--- BEGIN Passage shown ---

How can a parent grow with their adolescent? Increasing the adolescent's accountability and responsibility at home may be helpful. Allow your child to create boundaries in their lives. Have them participate in the construction of rules and consequences for inappropriate behavior. Ask them what their examples of inappropriate behavior are; what justifies punishment, and the hierarchy of punishment. For example, is receiving a D in a class punishable by grounding? If poor school performance continues, should car privileges then be revoked? This will increase feelings of self-governance. Autonomy has been found to increase adolescents' school performance and self-esteem. Furthermore, harmony and mutual understanding will be created between parent/guardian and child since the adolescent feels in control and positively regarded.
Sometimes, parents feel like they're talking to a brick wall when discussing things with their teen. It can feel like a one way conversation. Asserting power or imposing fault onto the child results in an argumentative disagreement and consequently resistance to change. Clearly explaining the reasons for reprimand are vital to clear verbal exchange and healthy relationships. Ask yourself "Am I explaining what the behavior was that was negative and why I think it was wrong?" Be receptive to your adolescent's opinion and perspective. This can open up the lines of communication. Have you stopped to listen to what your child feels/thinks about the situation instead of trying to impose your thoughts? Being more open to their thoughts will not only bridge the gap between parent and teen but will also teach them the concept of mutual respect, tolerance and understanding. Equality in any relationship can be obtained if we:
- remain thoughtfully and calmly engaged in an argument,
- clearly explain our stance,
- allow the other to take his/her stance,
- acknowledge their legitimate position and consider changing your initial position.

--- END Passage shown ---

### List of tasks
a – In the passage on parenting adolescents, what has autonomy been found to increase?
b – Transcribe everything in the parenting passage from "How can a parent" down to "and positively regarded.".

--- BEGIN Entries shown ---

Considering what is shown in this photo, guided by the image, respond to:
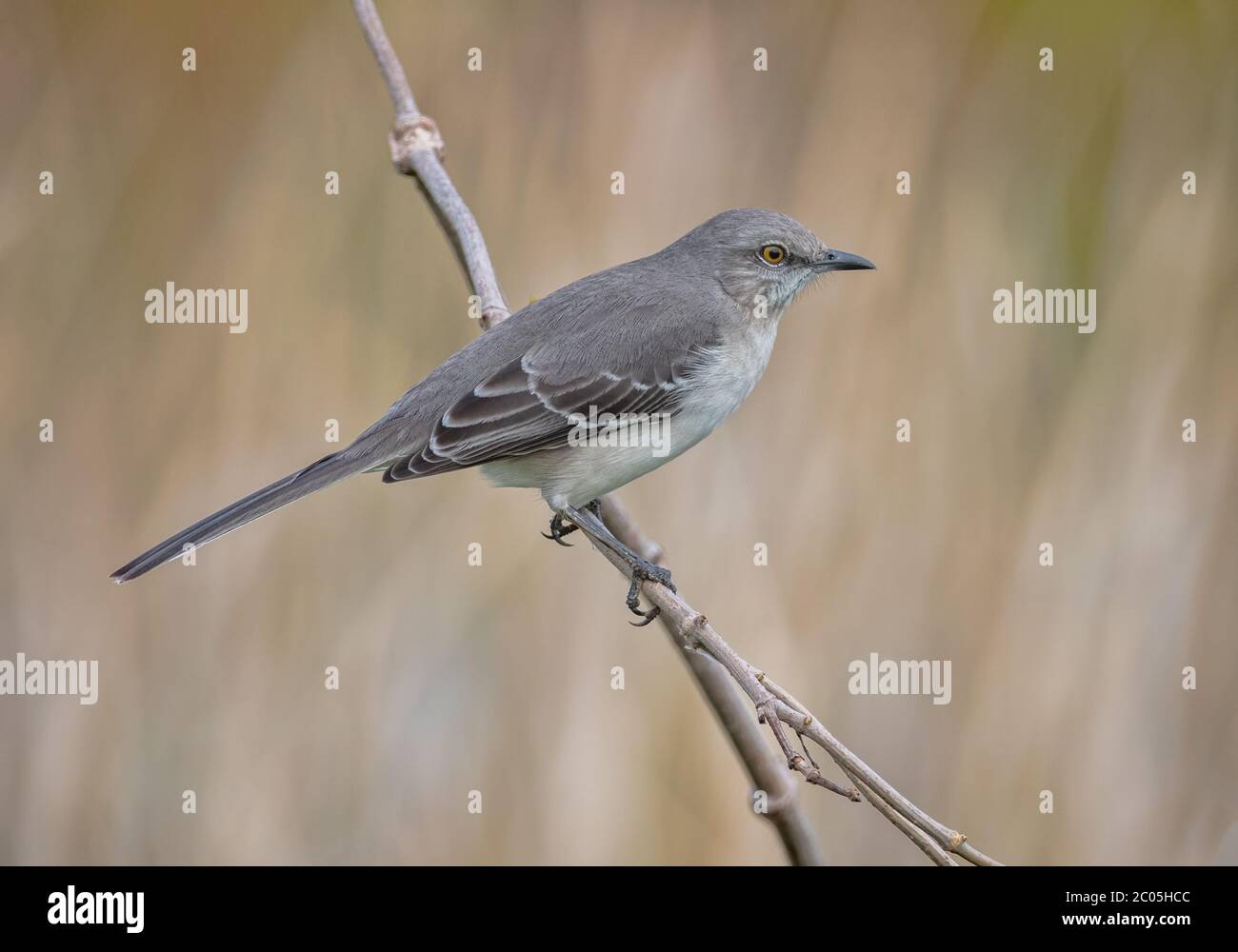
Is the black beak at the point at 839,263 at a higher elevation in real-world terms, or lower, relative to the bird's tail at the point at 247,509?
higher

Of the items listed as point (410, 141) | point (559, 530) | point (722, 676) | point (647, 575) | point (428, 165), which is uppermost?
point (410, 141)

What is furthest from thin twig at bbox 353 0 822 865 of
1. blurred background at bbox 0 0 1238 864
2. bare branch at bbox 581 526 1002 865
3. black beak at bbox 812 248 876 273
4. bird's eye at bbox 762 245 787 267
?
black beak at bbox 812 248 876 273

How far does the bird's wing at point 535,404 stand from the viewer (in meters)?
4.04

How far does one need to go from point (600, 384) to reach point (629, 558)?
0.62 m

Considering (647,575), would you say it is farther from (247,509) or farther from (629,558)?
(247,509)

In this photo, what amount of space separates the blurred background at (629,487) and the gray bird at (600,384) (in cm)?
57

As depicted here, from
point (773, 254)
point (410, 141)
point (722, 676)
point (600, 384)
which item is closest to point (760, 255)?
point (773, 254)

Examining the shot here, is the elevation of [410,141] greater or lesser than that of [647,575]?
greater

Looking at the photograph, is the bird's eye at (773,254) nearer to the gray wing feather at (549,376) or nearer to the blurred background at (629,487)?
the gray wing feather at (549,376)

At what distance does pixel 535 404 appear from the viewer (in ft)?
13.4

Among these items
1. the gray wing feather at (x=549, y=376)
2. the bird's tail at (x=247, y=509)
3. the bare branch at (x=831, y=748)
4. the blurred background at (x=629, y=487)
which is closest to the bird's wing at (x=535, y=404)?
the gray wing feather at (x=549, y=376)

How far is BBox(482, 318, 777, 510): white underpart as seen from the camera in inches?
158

--- END Entries shown ---
--- BEGIN Entries shown ---

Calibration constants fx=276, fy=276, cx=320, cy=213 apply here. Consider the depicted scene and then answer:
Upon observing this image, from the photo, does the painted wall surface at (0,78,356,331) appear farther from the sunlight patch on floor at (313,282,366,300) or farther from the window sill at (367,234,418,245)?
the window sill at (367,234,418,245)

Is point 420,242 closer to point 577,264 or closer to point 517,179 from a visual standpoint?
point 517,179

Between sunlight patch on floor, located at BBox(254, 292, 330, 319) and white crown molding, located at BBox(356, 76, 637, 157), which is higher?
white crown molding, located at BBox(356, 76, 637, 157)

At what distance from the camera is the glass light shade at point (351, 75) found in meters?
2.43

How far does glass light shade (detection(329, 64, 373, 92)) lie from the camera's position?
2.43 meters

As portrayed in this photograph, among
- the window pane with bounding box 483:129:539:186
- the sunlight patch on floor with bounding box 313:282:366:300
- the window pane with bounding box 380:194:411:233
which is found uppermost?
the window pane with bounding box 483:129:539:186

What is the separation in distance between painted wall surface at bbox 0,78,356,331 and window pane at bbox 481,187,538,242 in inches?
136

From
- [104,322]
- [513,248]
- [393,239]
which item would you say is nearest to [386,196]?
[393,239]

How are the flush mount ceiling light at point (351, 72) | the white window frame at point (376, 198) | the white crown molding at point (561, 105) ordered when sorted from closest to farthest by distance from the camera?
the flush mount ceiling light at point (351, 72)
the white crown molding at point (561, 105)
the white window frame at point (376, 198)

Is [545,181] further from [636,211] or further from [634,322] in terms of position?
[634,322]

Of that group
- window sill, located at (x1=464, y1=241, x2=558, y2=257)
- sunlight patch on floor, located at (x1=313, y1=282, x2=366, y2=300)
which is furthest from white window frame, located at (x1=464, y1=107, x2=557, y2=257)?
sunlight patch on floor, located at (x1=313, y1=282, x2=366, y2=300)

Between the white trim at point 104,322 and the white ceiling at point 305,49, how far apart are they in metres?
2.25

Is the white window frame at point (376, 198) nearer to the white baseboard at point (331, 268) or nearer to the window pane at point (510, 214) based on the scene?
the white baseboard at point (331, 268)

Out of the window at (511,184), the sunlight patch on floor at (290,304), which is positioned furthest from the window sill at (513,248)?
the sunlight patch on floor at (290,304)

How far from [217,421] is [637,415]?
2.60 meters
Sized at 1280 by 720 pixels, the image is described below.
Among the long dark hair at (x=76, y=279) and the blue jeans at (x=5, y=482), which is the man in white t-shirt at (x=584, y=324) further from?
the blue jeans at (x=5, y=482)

--- END Entries shown ---

### List of solutions
a – Adolescents' school performance and self-esteem.

b –
How can a parent grow with their adolescent? Increasing the adolescent's accountability and responsibility at home may be helpful. Allow your child to create boundaries in their lives. Have them participate in the construction of rules and consequences for inappropriate behavior. Ask them what their examples of inappropriate behavior are; what justifies punishment, and the hierarchy of punishment. For example, is receiving a D in a class punishable by grounding? If poor school performance continues, should car privileges then be revoked? This will increase feelings of self-governance. Autonomy has been found to increase adolescents' school performance and self-esteem. Furthermore, harmony and mutual understanding will be created between parent/guardian and child since the adolescent feels in control and positively regarded.